I have a new Fluval Spec set up for my new Betta coming next week. I put in loads of mature madia from my bigger tanks to help cycle it. This is what I did with my other Betta tank and that cycled in 2 days and has never had a problem since. That one is 21.6 litres though.

My new tank s only 2 gallons 7.6 litres. I read small tanks don't cycle, is this true? How many water changes do I need to do each week? And how much water should I take out? Would 50% once a week be ok?

Also I've seen these tanks on videos online and they had a betta in and looked roomy. I've put two silk plants in and it looks soooo tiny. I suppose I'm just not used to smaller tanks. Is it cruel to keep him in such a small tank or will he be ok?

Here's the tank, the gravel hasn't arrived yet but I set it up so it can cycle. I popped in the plants just to see what they'd look like. I'm gonna be adding blue glass gravel when it comes and then I can secure the plants in properly.


----------



## DragonFish (Mar 31, 2009)

A 2 gallon tank is just fine for a single betta 

Smaller tanks are _really_ hard to cycle...I'm fairly certian anything under 2 gallons is impossible, and I know its very difficult to hold a proper cycle in a 2-2.5 gallon....I've never attempted it, and I probably wouldn't recommend it unless you want to keep live plants and all that(which I believe would help to stablize the cycle and thus make it a little easier....but with no live plants, I think it'd be pretty difficult). 

If you want to try cycling it, thats up to you.....but if you do, I think probably 2 50% or so water changes a week would be good.

If you don't want to cycle, you'll want to do a minimum of 1 50% water change and 1 100% water change a week, with two 50%s and 1 100%/2 100%s being ideal. 
Again; all up to you.

Ahh, don't be afraid of it looking small.....the more plants and caves the better, actually; bettas come from dark, densely planted waters in the wild....the more things they have to hide in/explore the more comfortable they are.  
Thats not to say you HAVE to pack your tank with a _ton_ of plants or anything...2-3 silk plants and a little cave thing for your betta to hide in in a 2 gallon is just fine  Just no need to be worried about it being too small for him with just a couple silk plants xD


----------



## Marieukxx (Apr 11, 2011)

Thanks for the info when I do a 100% do I just cup him with some tank water? Do I need to aclimitise him back in or can he just be popped straight back in?


----------



## DragonFish (Mar 31, 2009)

You're very welcome


----------



## 1fish2fish (Sep 10, 2009)

I've sucessfully kept a 2.5 and a 3 gallon cycled. The 3 gallon has been cycled and running for over 2 years now and I've never had one problem with it except a small mini-cycle when I had to move it from my parent's house to the dorm when I moved back to school one summer. The 2.5 I never had an issue with but the internal filter I was using I felt was too big and taking too much space in the tank so I removed it... haven't gotten around to getting another filter for it.
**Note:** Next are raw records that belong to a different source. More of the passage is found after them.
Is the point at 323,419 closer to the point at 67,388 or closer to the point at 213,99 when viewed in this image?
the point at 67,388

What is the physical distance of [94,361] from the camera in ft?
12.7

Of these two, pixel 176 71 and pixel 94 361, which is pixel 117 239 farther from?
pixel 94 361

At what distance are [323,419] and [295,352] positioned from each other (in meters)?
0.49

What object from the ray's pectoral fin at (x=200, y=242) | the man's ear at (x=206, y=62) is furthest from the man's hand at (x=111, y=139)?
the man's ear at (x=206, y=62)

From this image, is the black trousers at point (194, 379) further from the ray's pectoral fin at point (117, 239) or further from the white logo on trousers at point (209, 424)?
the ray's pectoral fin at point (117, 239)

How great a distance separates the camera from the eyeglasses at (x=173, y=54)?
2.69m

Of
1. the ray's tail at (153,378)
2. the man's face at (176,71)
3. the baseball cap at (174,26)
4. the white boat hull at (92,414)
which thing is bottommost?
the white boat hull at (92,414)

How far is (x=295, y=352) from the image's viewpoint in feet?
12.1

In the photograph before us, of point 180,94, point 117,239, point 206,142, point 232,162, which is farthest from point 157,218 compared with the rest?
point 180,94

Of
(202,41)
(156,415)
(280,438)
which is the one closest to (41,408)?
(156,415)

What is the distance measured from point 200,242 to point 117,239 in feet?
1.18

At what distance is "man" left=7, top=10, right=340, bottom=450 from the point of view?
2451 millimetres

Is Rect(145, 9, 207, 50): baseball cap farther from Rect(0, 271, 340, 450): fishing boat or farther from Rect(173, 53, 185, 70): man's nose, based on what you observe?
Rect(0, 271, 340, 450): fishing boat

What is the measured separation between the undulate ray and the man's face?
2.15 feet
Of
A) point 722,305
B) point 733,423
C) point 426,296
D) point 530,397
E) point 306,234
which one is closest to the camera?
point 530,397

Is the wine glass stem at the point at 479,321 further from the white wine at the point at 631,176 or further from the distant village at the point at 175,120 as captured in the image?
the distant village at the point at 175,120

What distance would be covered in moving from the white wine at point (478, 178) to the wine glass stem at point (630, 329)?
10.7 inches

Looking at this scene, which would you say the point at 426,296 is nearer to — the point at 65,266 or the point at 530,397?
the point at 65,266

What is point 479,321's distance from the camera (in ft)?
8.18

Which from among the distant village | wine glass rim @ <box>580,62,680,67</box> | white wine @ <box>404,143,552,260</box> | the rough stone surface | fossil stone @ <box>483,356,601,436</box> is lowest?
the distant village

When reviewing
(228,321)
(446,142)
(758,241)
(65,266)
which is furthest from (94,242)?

Anywho.. on my small tanks I still only do one 50% change a week. With only one betta in there I found that that was a sufficient schedule. My 3 gallon is now planted but I still do the 50% change a week. I test my water at least 2 times a week though to ensure my levels remain stable.

That's a really cute tank


----------



## missm83 (Aug 23, 2011)

i love your plants! i have a 2 gallon tank, it came with a airpump/filter.but i change the water 100% 4-5days..he looves clean water;-)


----------